Projeto traça ação ambiental para 30 anos em Jacarezinho
Lúcio Flávio Moura
Enviado a Jacarezinho
Jacarezinho está na frente em relação a outros municípios do mesmo porte e busca junto a organismos internacionais e instituições financeiras recursos para implementar projetos de desenvolvimento sustentável que constam na Agenda 21, que reúne 53 programas municipais ligados ao meio ambiente e ao desenvolvimento humano.
Orçado em R$ 40 milhões, os pontos da Agenda 21 regerão o desenvolvimento do município pelos próximos 30 anos, levando-se em consideração aspectos sociais e econômicos, conservação e administração de recursos, fortalecimento dos grupos sociais e meios de implantação.
Esta verdadeira lista de prioridades é fruto das discussões promovidas em 1992 no Rio de Janeiro na Conferência Mundial para o Meio Ambiente, evento da Organização das Nações Unidas (ONU). Na ocasião, 170 chefes de Estado (inclusive do Brasil) assinaram um documento global de orientação às nações, incluindo esferas estaduais e municipais.
Em Jacarezinho, a mobilização sobre a questão ambiental foi ressuscitada com o projeto de uma hidrelétrica em Ourinhos (SP), que será construída por uma concessionária no Rio Paranapanema. Nos últimos anos, o município vem lutando para que seja apresentado um Relatório de Impacto Ambiental da obra, já que parte do território será alagado.
O Instituto de Desenvolvimento Sustentável, uma organização não-governamental de Curitiba, que acompanhou de perto a polêmica, se ofereceu para prestar orientação técnica, ao mesmo tempo que chamou a atenção da comunidade para a necessidade de se discutir a elaboração da Agenda 21 municipal.
Comandada por Arnaldo Muller, ex-superintendente de Meio Ambiente da Itaipu Binacional (de 1975 a 1995) e responsável pelo projeto de recuperação das matas ciliares na margem brasileira do reservatório da maior hidrelétrica do mundo, a ONG entregará esta semana o projeto para o governo do Estado.
São projetos multidisciplinares elaborados por 48 voluntários que compuseram sete grupos de trabalho instituídos por uma comissão do Conselho Municipal do Meio Ambiente. A agenda já foi suficiente para que algumas decisões fossem tomadas na comunidade, o que já é muito válido. Os projetos estão muito bem elaborados e serão exemplos para outros municípios, afirma Muller.
A Agenda 21 foi discutida desde outubro e aprovada há duas semanas, sendo apresentada na programação dos 100 anos de emancipação política do município, comemorados domingo. Daqui para frente, desenvolvimento sustentado será qualidade de vida, e deve ser prioridade das administrações municipais, ressalta o prefeito Mário Clóvis Gaspar (PSDB).

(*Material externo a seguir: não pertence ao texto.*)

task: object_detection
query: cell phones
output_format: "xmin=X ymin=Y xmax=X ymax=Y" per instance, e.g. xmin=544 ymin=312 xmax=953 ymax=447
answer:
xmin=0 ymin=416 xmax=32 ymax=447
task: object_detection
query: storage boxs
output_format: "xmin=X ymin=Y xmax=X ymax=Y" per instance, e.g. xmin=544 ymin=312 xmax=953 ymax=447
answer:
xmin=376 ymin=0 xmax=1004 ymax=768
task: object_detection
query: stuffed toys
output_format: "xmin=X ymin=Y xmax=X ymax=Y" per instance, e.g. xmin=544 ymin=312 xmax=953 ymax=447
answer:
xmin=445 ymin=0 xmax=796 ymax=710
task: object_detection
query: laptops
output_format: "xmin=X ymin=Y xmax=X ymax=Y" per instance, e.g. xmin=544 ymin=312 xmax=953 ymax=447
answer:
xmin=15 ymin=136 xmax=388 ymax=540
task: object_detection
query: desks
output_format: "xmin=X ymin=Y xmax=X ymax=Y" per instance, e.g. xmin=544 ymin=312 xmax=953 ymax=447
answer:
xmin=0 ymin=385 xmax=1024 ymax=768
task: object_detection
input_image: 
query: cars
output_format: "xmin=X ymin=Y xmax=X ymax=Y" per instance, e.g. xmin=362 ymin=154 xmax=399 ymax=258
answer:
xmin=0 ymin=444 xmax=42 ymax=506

Entre outros projetos está o programa de plantio de mudas nativas nas margens do Rio Jacaré e mais sete afluentes. No total, serão 2,5 milhões de mudas. É uma aposta no futuro. Se executado, as próximas gerações nos agradecerão, lembra Hamilton Setti, representante da ONG.

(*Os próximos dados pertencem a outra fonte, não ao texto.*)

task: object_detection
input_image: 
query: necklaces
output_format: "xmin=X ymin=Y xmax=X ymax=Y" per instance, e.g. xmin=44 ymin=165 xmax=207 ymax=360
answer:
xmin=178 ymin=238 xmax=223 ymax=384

Efeito prático das discussões para a Agenda 21: os novos loteamentos da cidade terão paisagismo direcionado com a obrigatoriedade do plantio de árvores em locais adequados e a readequação do sistema de esgoto e das galerias pluviais que vinham se misturando na estrutura de captação e causando problemas nas estações de tratamento.